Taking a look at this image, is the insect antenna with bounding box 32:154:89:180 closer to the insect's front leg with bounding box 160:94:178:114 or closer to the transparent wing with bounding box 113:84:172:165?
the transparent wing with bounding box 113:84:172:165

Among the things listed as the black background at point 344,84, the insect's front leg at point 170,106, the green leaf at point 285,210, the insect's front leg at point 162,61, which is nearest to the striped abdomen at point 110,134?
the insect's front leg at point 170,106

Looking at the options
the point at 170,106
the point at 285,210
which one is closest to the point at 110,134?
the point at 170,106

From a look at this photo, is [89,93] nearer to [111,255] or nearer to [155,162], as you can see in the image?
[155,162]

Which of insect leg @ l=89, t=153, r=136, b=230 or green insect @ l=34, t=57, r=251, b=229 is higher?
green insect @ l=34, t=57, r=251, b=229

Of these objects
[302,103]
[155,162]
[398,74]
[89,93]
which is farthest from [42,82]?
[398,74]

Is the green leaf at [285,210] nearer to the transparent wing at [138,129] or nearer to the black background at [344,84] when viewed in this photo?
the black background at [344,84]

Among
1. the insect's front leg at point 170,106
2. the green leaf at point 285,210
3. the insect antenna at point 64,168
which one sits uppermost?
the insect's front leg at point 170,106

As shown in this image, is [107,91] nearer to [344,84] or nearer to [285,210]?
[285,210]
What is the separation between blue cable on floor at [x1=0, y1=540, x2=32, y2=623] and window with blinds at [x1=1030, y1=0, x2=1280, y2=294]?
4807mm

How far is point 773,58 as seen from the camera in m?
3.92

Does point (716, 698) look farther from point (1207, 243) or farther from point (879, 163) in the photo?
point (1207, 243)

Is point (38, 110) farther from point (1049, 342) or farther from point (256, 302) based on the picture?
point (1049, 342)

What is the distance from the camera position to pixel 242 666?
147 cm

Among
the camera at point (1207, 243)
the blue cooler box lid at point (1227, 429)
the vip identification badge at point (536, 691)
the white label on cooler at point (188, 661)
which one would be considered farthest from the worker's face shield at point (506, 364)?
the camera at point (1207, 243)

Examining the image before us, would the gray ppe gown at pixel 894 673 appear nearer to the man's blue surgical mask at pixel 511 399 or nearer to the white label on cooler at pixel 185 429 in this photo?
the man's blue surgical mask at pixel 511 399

→ **YOUR OBJECTIVE**: Print all of the data above again, word for word and line for line, with no changes.

→ **FINISHED EXERCISE**:
Taking a look at this image, is the insect antenna with bounding box 32:154:89:180 closer to the insect's front leg with bounding box 160:94:178:114 or closer to the transparent wing with bounding box 113:84:172:165?
the transparent wing with bounding box 113:84:172:165

Among the things listed as the black background at point 344,84, the insect's front leg at point 170,106, the green leaf at point 285,210, the insect's front leg at point 162,61, which is nearest to the striped abdomen at point 110,134?
the insect's front leg at point 170,106

Looking at the options
the point at 170,106
the point at 285,210
which one is closest to the point at 110,134?
the point at 170,106

From a look at this photo, is [89,93] nearer to [111,255] or nearer to [155,162], as you can see in the image?
[155,162]

Which of insect leg @ l=89, t=153, r=136, b=230 or green insect @ l=34, t=57, r=251, b=229 is higher?
green insect @ l=34, t=57, r=251, b=229

Of these objects
[302,103]
[155,162]
[398,74]
[89,93]
which is farthest from [42,82]?
[398,74]

Is the green leaf at [285,210] nearer to the transparent wing at [138,129] or nearer to the black background at [344,84] when viewed in this photo?
the black background at [344,84]

Among
1. the insect's front leg at point 170,106
2. the green leaf at point 285,210
3. the insect antenna at point 64,168
which one sits uppermost?
the insect's front leg at point 170,106

As shown in this image, is [107,91] nearer to [344,84] or nearer to [285,210]?
[285,210]
What is the separation between blue cable on floor at [x1=0, y1=540, x2=32, y2=623] and window with blinds at [x1=1030, y1=0, x2=1280, y2=294]?
4807mm

How far is point 773,58 as seen from the camera in m?
3.92

Does point (716, 698) look farther from point (1207, 243) or farther from point (879, 163) in the photo?
point (1207, 243)

Is point (38, 110) farther from point (1049, 342) or farther from point (256, 302) based on the picture?
point (1049, 342)

What is the distance from the camera position to pixel 242 666?
147 cm

Among
the camera at point (1207, 243)
the blue cooler box lid at point (1227, 429)
the vip identification badge at point (536, 691)
the white label on cooler at point (188, 661)
which one would be considered farthest from the worker's face shield at point (506, 364)?
the camera at point (1207, 243)

Examining the image before us, would the gray ppe gown at pixel 894 673 appear nearer to the man's blue surgical mask at pixel 511 399 or nearer to the white label on cooler at pixel 185 429 in this photo?
the man's blue surgical mask at pixel 511 399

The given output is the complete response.